§ **WORK INSTRUCTIONS**:
A) According to the patch reply, why does a kernel oops occur in get_next_zpdesc()? Answer in one to three sentences.
B) Update the patch reply, starting with "Thanks for taking" and going on through "and page compaction/migration.", so that "kernel oops" is replaced with "kernel crash".
C) Answer these questions about the patch reply:
(i) On what date was Sergey Senozhatsky's reply sent?
(ii) According to the quoted patch description, which function sets zpdesc->zspage to NULL?
(iii) From which folder was the message recovered?

--- START QUOTED TEXT ---

Re: [PATCH] mm/zsmalloc: fix NULL pointer dereference in get_next_zpdesc

linux-mm.kvack.org archive mirror
 help / color / mirror / Atom feed

From: Sergey Senozhatsky <senozhatsky@chromium.org>
To: Joshua Hahn <joshua.hahnjy@gmail.com>
Cc: Michael Fara <mjfara@gmail.com>,
	senozhatsky@chromium.org,  linux-mm@kvack.org,
	linux-kernel@vger.kernel.org, akpm@linux-foundation.org,
	 Minchan Kim <minchan@kernel.org>,
	Brian Geffon <bgeffon@google.com>
Subject: Re: [PATCH] mm/zsmalloc: fix NULL pointer dereference in get_next_zpdesc
Date: Wed, 18 Feb 2026 14:56:37 +0900	[thread overview]
Message-ID: <kqx5soah7aalionfss6kwht76xbp4ajwwyxawixkolmumj4m3i@cgdoxu25wp63> (raw)
In-Reply-To: <20260209225018.1541260-1-joshua.hahnjy@gmail.com>

* Recovered from SPAM folder *

On (26/02/09 14:50), Joshua Hahn wrote:
> On Mon,  9 Feb 2026 19:32:57 +0000 Michael Fara <mjfara@gmail.com> wrote:
> 
> Hello Michael,
> 
> I hope you are doing well! Thank you for the patch. I'm not entirely sure if
> the race condition that you note here is correct, and also if this is the
> right fix.

Thanks for taking a look!

> > get_next_zpdesc() calls get_zspage() which unconditionally dereferences
> > zpdesc->zspage without a NULL check. This causes a kernel oops when
> > zpdesc->zspage has been set to NULL by reset_zpdesc() during a race
> > between zspage destruction and page compaction/migration.

--- END QUOTED TEXT ---
--- START DATA EXCERPTS ---

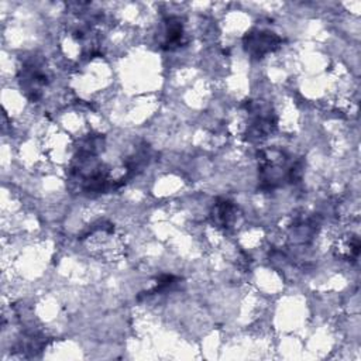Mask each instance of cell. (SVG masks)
Segmentation results:
<instances>
[{
    "instance_id": "2",
    "label": "cell",
    "mask_w": 361,
    "mask_h": 361,
    "mask_svg": "<svg viewBox=\"0 0 361 361\" xmlns=\"http://www.w3.org/2000/svg\"><path fill=\"white\" fill-rule=\"evenodd\" d=\"M183 25L180 18L178 17H169L165 20V28H164V41L162 47L166 49H173L179 47L183 42Z\"/></svg>"
},
{
    "instance_id": "1",
    "label": "cell",
    "mask_w": 361,
    "mask_h": 361,
    "mask_svg": "<svg viewBox=\"0 0 361 361\" xmlns=\"http://www.w3.org/2000/svg\"><path fill=\"white\" fill-rule=\"evenodd\" d=\"M279 42L281 39L274 32L268 31H252L244 38V47L247 52L257 58H261L265 54L274 51Z\"/></svg>"
}]
</instances>
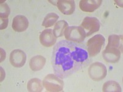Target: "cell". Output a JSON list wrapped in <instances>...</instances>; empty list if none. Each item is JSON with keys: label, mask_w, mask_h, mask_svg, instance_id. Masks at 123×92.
<instances>
[{"label": "cell", "mask_w": 123, "mask_h": 92, "mask_svg": "<svg viewBox=\"0 0 123 92\" xmlns=\"http://www.w3.org/2000/svg\"><path fill=\"white\" fill-rule=\"evenodd\" d=\"M51 62L55 74L63 79L87 65L89 56L83 46L62 40L54 46Z\"/></svg>", "instance_id": "6da1fadb"}, {"label": "cell", "mask_w": 123, "mask_h": 92, "mask_svg": "<svg viewBox=\"0 0 123 92\" xmlns=\"http://www.w3.org/2000/svg\"><path fill=\"white\" fill-rule=\"evenodd\" d=\"M105 39L102 34H96L89 39L87 42V51L91 57L98 55L105 44Z\"/></svg>", "instance_id": "7a4b0ae2"}, {"label": "cell", "mask_w": 123, "mask_h": 92, "mask_svg": "<svg viewBox=\"0 0 123 92\" xmlns=\"http://www.w3.org/2000/svg\"><path fill=\"white\" fill-rule=\"evenodd\" d=\"M65 37L67 40L75 43H81L85 39L86 33L81 27L71 26L68 27L64 32Z\"/></svg>", "instance_id": "3957f363"}, {"label": "cell", "mask_w": 123, "mask_h": 92, "mask_svg": "<svg viewBox=\"0 0 123 92\" xmlns=\"http://www.w3.org/2000/svg\"><path fill=\"white\" fill-rule=\"evenodd\" d=\"M43 84L48 92H62L63 89V82L55 74L46 75L43 81Z\"/></svg>", "instance_id": "277c9868"}, {"label": "cell", "mask_w": 123, "mask_h": 92, "mask_svg": "<svg viewBox=\"0 0 123 92\" xmlns=\"http://www.w3.org/2000/svg\"><path fill=\"white\" fill-rule=\"evenodd\" d=\"M88 74L93 80L99 81L104 79L107 74L106 68L103 63L95 62L89 68Z\"/></svg>", "instance_id": "5b68a950"}, {"label": "cell", "mask_w": 123, "mask_h": 92, "mask_svg": "<svg viewBox=\"0 0 123 92\" xmlns=\"http://www.w3.org/2000/svg\"><path fill=\"white\" fill-rule=\"evenodd\" d=\"M80 27L84 30L86 36H89L99 31L100 24L99 20L96 17H86L84 18Z\"/></svg>", "instance_id": "8992f818"}, {"label": "cell", "mask_w": 123, "mask_h": 92, "mask_svg": "<svg viewBox=\"0 0 123 92\" xmlns=\"http://www.w3.org/2000/svg\"><path fill=\"white\" fill-rule=\"evenodd\" d=\"M123 49L112 46H106L102 53L104 60L108 63H116L119 61Z\"/></svg>", "instance_id": "52a82bcc"}, {"label": "cell", "mask_w": 123, "mask_h": 92, "mask_svg": "<svg viewBox=\"0 0 123 92\" xmlns=\"http://www.w3.org/2000/svg\"><path fill=\"white\" fill-rule=\"evenodd\" d=\"M26 59L27 56L25 52L19 49L13 50L10 54V63L14 67H22L26 62Z\"/></svg>", "instance_id": "ba28073f"}, {"label": "cell", "mask_w": 123, "mask_h": 92, "mask_svg": "<svg viewBox=\"0 0 123 92\" xmlns=\"http://www.w3.org/2000/svg\"><path fill=\"white\" fill-rule=\"evenodd\" d=\"M39 41L41 45L44 47H50L56 43L57 38L51 29H46L41 33L39 35Z\"/></svg>", "instance_id": "9c48e42d"}, {"label": "cell", "mask_w": 123, "mask_h": 92, "mask_svg": "<svg viewBox=\"0 0 123 92\" xmlns=\"http://www.w3.org/2000/svg\"><path fill=\"white\" fill-rule=\"evenodd\" d=\"M29 22L24 15H18L15 16L12 20V27L16 32H23L28 28Z\"/></svg>", "instance_id": "30bf717a"}, {"label": "cell", "mask_w": 123, "mask_h": 92, "mask_svg": "<svg viewBox=\"0 0 123 92\" xmlns=\"http://www.w3.org/2000/svg\"><path fill=\"white\" fill-rule=\"evenodd\" d=\"M102 3V0H81L80 2V8L83 12H92L100 6Z\"/></svg>", "instance_id": "8fae6325"}, {"label": "cell", "mask_w": 123, "mask_h": 92, "mask_svg": "<svg viewBox=\"0 0 123 92\" xmlns=\"http://www.w3.org/2000/svg\"><path fill=\"white\" fill-rule=\"evenodd\" d=\"M57 6L59 11L65 15H71L75 10V3L73 0H59Z\"/></svg>", "instance_id": "7c38bea8"}, {"label": "cell", "mask_w": 123, "mask_h": 92, "mask_svg": "<svg viewBox=\"0 0 123 92\" xmlns=\"http://www.w3.org/2000/svg\"><path fill=\"white\" fill-rule=\"evenodd\" d=\"M46 63V59L41 55H36L30 59L29 65L32 71H38L42 69Z\"/></svg>", "instance_id": "4fadbf2b"}, {"label": "cell", "mask_w": 123, "mask_h": 92, "mask_svg": "<svg viewBox=\"0 0 123 92\" xmlns=\"http://www.w3.org/2000/svg\"><path fill=\"white\" fill-rule=\"evenodd\" d=\"M68 27V24L65 20H62L57 22L55 25L53 29V33L56 38L62 37L64 34L65 31Z\"/></svg>", "instance_id": "5bb4252c"}, {"label": "cell", "mask_w": 123, "mask_h": 92, "mask_svg": "<svg viewBox=\"0 0 123 92\" xmlns=\"http://www.w3.org/2000/svg\"><path fill=\"white\" fill-rule=\"evenodd\" d=\"M27 89L29 92H41L43 89L42 81L38 78H33L30 80L27 84Z\"/></svg>", "instance_id": "9a60e30c"}, {"label": "cell", "mask_w": 123, "mask_h": 92, "mask_svg": "<svg viewBox=\"0 0 123 92\" xmlns=\"http://www.w3.org/2000/svg\"><path fill=\"white\" fill-rule=\"evenodd\" d=\"M104 92H122L120 85L116 81L110 80L105 82L103 86Z\"/></svg>", "instance_id": "2e32d148"}, {"label": "cell", "mask_w": 123, "mask_h": 92, "mask_svg": "<svg viewBox=\"0 0 123 92\" xmlns=\"http://www.w3.org/2000/svg\"><path fill=\"white\" fill-rule=\"evenodd\" d=\"M59 18V15L55 13H49L44 18L42 25L46 28L52 27L57 21Z\"/></svg>", "instance_id": "e0dca14e"}, {"label": "cell", "mask_w": 123, "mask_h": 92, "mask_svg": "<svg viewBox=\"0 0 123 92\" xmlns=\"http://www.w3.org/2000/svg\"><path fill=\"white\" fill-rule=\"evenodd\" d=\"M0 9H1V12H0L1 18H8V16L10 14V12H11V10H10L8 5L6 3L1 4V7H0Z\"/></svg>", "instance_id": "ac0fdd59"}, {"label": "cell", "mask_w": 123, "mask_h": 92, "mask_svg": "<svg viewBox=\"0 0 123 92\" xmlns=\"http://www.w3.org/2000/svg\"><path fill=\"white\" fill-rule=\"evenodd\" d=\"M8 25V18H1V29H4L7 28Z\"/></svg>", "instance_id": "d6986e66"}]
</instances>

--- END DATA EXCERPTS ---

§ **RESPONSE LIST**:
A) get_next_zpdesc() calls get_zspage(), which dereferences zpdesc->zspage unconditionally without checking for NULL. If reset_zpdesc() has already set zpdesc->zspage to NULL during a race between zspage destruction and page compaction or migration, that dereference causes a kernel oops.

B)
Thanks for taking a look!

> > get_next_zpdesc() calls get_zspage() which unconditionally dereferences
> > zpdesc->zspage without a NULL check. This causes a kernel crash when
> > zpdesc->zspage has been set to NULL by reset_zpdesc() during a race
> > between zspage destruction and page compaction/migration.

C)
(i) The reply was sent on Wed, 18 Feb 2026, at 14:56:37 +0900.
(ii) The function is reset_zpdesc().
(iii) The message was recovered from the SPAM folder.